Problems to work on
1. According to the book review, what rank did Douglas Gillespie hold when he wrote his letter from the trenches?
2. Quote the book review word for word, starting with "As a travel" and going on through "a little repetitive.".

The whole thing is hung on a letter written by a young British Second Lieutenant from the trenches in Northern France in 1915, shortly before he was killed. Douglas Gillespie, somewhat oddly writing to his old school headmaster, expresses a wish that 'when peace comes, our government might combine with the French government to make one long Avenue between the lines from the Vosges to the sea...' - this would be a 'Via Sacra' which would provide a pilgrimage route to enable the inhabitants of Western Europe to 'think and learn what war means.' Inspired by this, our author Anthony Seldon, who had recently lost his wife and reached a turning point in his career, set up a charity (which would close in 2022 to be replaced by a commercial venture) to work towards an end-to-end 1,000 kilometre 'hike and bike' trail called the Western Front Way. Seldon's walk, at the centre of this book, was in part a means of raising publicity for the venture.
As a travel writer, Seldon is not particularly effective - he is much more a historian, which means that there is no doubt that the reader gets a strong feel for what both soldiers and civilians along the Front experienced between 1914 and 1918. Early in the book Seldon comments 'I had noticed as a teacher how gripped my students were by the First World War - far more so than they were by the Second.' I can't say this reflects my own experience - when I was at school, the Second World War was far more prominent and engaging as a historical subject - but Seldon's passion for the horrific events of the period comes through strongly and I learned a huge amount. The repeated sets of details of numbers killed, atrocities and more certainly hammer the point home, though over time it can feel a little repetitive.

Study material
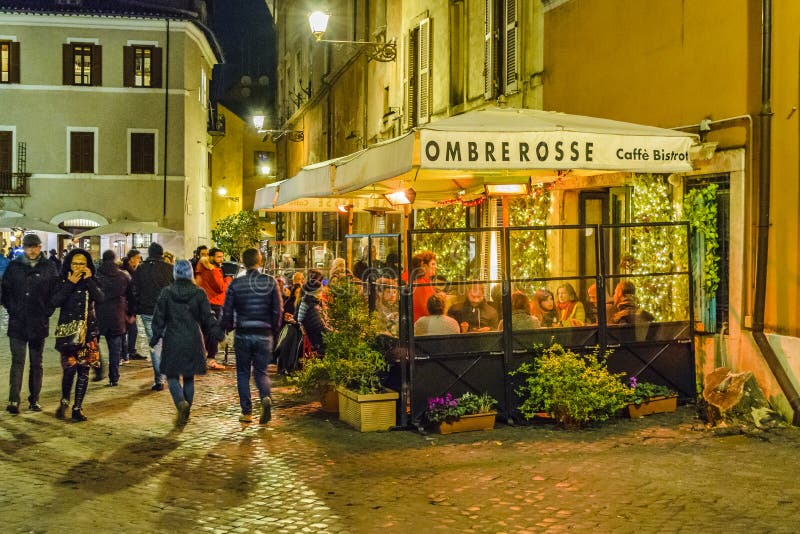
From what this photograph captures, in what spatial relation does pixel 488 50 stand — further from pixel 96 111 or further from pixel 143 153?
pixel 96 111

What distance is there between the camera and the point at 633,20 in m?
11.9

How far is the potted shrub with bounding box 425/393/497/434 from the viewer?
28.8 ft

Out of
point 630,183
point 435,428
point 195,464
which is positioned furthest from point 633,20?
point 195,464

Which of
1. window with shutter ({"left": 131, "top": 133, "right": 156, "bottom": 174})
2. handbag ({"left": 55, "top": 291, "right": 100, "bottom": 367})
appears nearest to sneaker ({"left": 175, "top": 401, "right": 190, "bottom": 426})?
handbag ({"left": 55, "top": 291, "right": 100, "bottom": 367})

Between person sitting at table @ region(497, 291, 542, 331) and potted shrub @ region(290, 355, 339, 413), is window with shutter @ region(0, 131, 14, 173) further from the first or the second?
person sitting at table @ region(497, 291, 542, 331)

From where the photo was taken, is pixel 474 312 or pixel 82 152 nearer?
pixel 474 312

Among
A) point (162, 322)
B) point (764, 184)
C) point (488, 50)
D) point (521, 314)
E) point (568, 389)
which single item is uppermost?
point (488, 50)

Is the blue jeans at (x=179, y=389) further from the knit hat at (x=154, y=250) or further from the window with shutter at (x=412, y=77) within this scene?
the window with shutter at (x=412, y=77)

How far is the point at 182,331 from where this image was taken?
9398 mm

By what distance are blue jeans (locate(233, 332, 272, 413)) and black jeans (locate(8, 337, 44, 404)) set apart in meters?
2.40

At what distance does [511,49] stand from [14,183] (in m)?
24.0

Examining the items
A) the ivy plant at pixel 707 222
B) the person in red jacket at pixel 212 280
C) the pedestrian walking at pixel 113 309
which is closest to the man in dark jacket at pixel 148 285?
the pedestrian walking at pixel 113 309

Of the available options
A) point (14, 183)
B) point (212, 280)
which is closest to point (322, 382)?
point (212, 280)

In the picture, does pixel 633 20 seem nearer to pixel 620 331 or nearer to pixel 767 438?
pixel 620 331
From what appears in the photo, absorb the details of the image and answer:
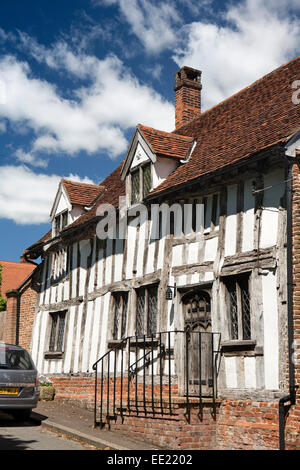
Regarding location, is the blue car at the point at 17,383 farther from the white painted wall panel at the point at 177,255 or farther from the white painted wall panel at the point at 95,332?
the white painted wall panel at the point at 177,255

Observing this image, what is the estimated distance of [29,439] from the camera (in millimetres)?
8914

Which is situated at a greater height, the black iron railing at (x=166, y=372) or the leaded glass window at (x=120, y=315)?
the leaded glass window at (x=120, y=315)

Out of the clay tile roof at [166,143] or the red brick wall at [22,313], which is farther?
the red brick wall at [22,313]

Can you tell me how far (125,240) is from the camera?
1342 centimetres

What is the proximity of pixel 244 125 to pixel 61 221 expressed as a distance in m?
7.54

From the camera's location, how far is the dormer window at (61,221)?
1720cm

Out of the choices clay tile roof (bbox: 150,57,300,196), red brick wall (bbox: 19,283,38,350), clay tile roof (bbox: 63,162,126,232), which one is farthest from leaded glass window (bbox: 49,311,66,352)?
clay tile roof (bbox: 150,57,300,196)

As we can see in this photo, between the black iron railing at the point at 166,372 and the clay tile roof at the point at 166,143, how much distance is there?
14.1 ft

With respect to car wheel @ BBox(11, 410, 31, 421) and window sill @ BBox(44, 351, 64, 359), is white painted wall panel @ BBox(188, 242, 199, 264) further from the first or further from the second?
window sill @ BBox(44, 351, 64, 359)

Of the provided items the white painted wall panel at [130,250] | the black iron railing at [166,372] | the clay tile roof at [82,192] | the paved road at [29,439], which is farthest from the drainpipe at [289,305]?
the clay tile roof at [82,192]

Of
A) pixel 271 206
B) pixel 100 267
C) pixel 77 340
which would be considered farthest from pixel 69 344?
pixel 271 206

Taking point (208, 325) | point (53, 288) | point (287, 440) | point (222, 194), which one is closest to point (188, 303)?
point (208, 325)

Answers to this exercise
1. He was a Second Lieutenant.

2.
As a travel writer, Seldon is not particularly effective - he is much more a historian, which means that there is no doubt that the reader gets a strong feel for what both soldiers and civilians along the Front experienced between 1914 and 1918. Early in the book Seldon comments 'I had noticed as a teacher how gripped my students were by the First World War - far more so than they were by the Second.' I can't say this reflects my own experience - when I was at school, the Second World War was far more prominent and engaging as a historical subject - but Seldon's passion for the horrific events of the period comes through strongly and I learned a huge amount. The repeated sets of details of numbers killed, atrocities and more certainly hammer the point home, though over time it can feel a little repetitive.